One of the most exciting potential sources of gravitational waves for low-frequency, space-based gravitational wave (GW) detectors such as the proposed Laser Interferometer Space Antenna (LISA) is the inspiral of compact objects into massive black holes in the centers of galaxies. The detection of waves from such "extreme mass ratio inspiral" systems (EMRIs) and extraction of information from those waves require template waveforms. The systems' extreme mass ratio means that their waveforms can be determined accurately using black hole perturbation theory. Such calculations are computationally very expensive. There is a pressing need for families of approximate waveforms that may be generated cheaply and quickly but which still capture the main features of true waveforms. In this paper, we introduce a family of such "kludge" waveforms and describe ways to generate them. We assess performance of the introduced approximations by comparing "kludge" waveforms to accurate waveforms obtained by solving the Teukolsky equation in the adiabatic limit (neglecting GW backreaction). We find that the kludge waveforms do extremely well at approximating the true gravitational waveform, having overlaps with the Teukolsky waveforms of 95% or higher over most of the parameter space for which comparisons can currently be made. Indeed, we find these kludges to be of such high quality (despite their ease of calculation) that it is possible they may play some role in the final search of LISA data for EMRIs.

Figures (12)

• Figure 1: Expected sensitivity curve $\sqrt{S_h(f)}$ for LISA; black curve: numerical curve as generated in larson, red curve: analytic approximation used in this paper, see text for details).

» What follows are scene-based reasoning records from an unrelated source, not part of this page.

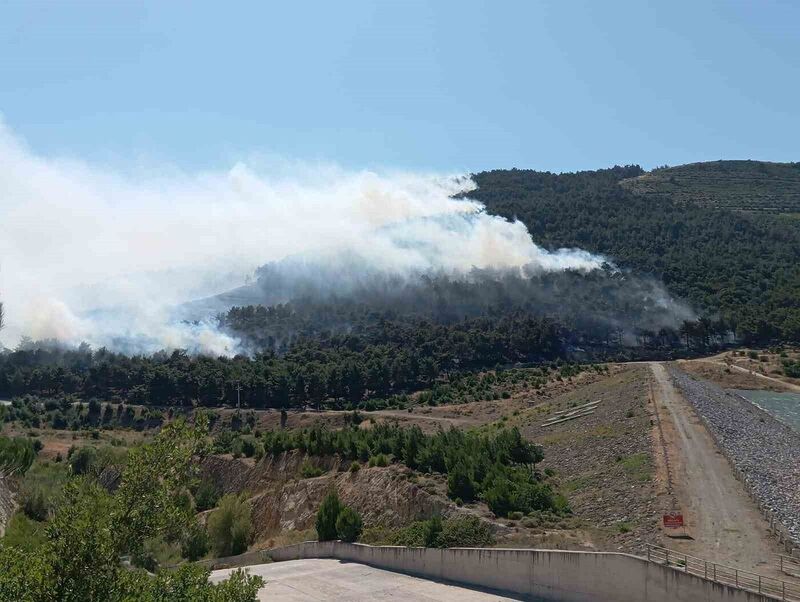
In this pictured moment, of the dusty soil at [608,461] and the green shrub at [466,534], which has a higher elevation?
the dusty soil at [608,461]

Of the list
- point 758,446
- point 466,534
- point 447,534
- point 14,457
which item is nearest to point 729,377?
point 758,446

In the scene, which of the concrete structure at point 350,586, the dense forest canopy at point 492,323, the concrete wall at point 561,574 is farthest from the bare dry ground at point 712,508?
the dense forest canopy at point 492,323

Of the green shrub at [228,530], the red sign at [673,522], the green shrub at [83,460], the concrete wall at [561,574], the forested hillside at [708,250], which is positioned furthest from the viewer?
the forested hillside at [708,250]

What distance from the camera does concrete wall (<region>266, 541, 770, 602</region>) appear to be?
59.0 feet

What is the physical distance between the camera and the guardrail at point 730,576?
1659 centimetres

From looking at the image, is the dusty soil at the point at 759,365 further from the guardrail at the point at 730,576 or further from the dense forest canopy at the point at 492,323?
the guardrail at the point at 730,576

• Figure 2: Comparing TB and quadrupole-octupole kludge waveforms (black and red curves (bold black and grey curves in the b&w version), respectively) for equatorial orbits and for an observer at a latitudinal position $\theta = 45^\circ$ or $90^\circ$. Orbital parameters are listed above each graph. The waveforms are scaled in units of $D/\mu$ where $D$ is the radial distance of the observation point from the source and $\mu$ is the test-body's mass. The x-axis measures retarded time (in units of $M$) and we are showing the '+' polarization of the GW in each case. The overlaps between the NK and TB waveforms are $0.970, 0.987, 0.524$ going from the top figure down.
• Figure 3: Comparing TB and quadrupole-octupole kludge waveforms (black and red curves (bold black and grey curves in the b&w version), respectively) for circular-inclined orbits and for an observer at a latitudinal position $\theta = 90^\circ$. Orbital parameters are listed above each graph. The waveforms are scaled in units of $D/\mu$ where $D$ is the radial distance of the observation point from the source and $\mu$ is the test-body's mass. The x-axis measures retarded time (in units of $M$) and we again show the plus polarization of the GW. The overlaps between the NK and TB waveforms are $0.882$ for the top figure and $0.955$ for the bottom figure.
• Figure 4: Comparing TB and quadrupole-octupole kludge waveforms (black and red curves (bold black and grey curves in the b&w version), respectively) for generic orbits. Orbital parameters are listed above each graph. The waveforms are scaled in units of $D/\mu$ where $D$ is the radial distance of the observation point from the source and $\mu$ is the test-body's mass. The x-axis measures retarded time (in units of $M$). The overlaps between the NK and TB waveforms are $0.991$ and $0.966$ for the top and bottom figures respectively.
• Figure 5: Comparison of the integrand of the SNR in the frequency domain $[\tilde{h}(f)\tilde{s}^*(f)]/S_h(f)$ where $\tilde{h}(f)$ is determined from the quadrupole, quadrupole-octupole and Press waveforms, and $s(f)$ is determined from the TB waveform. We have chosen orbital parameters $p= 12M,~e=0.1,~\iota = 120^\circ$ and spin $a=0.9M$. One can see that Press waveform performs better than quadrupole-octupole waveform at high frequencies.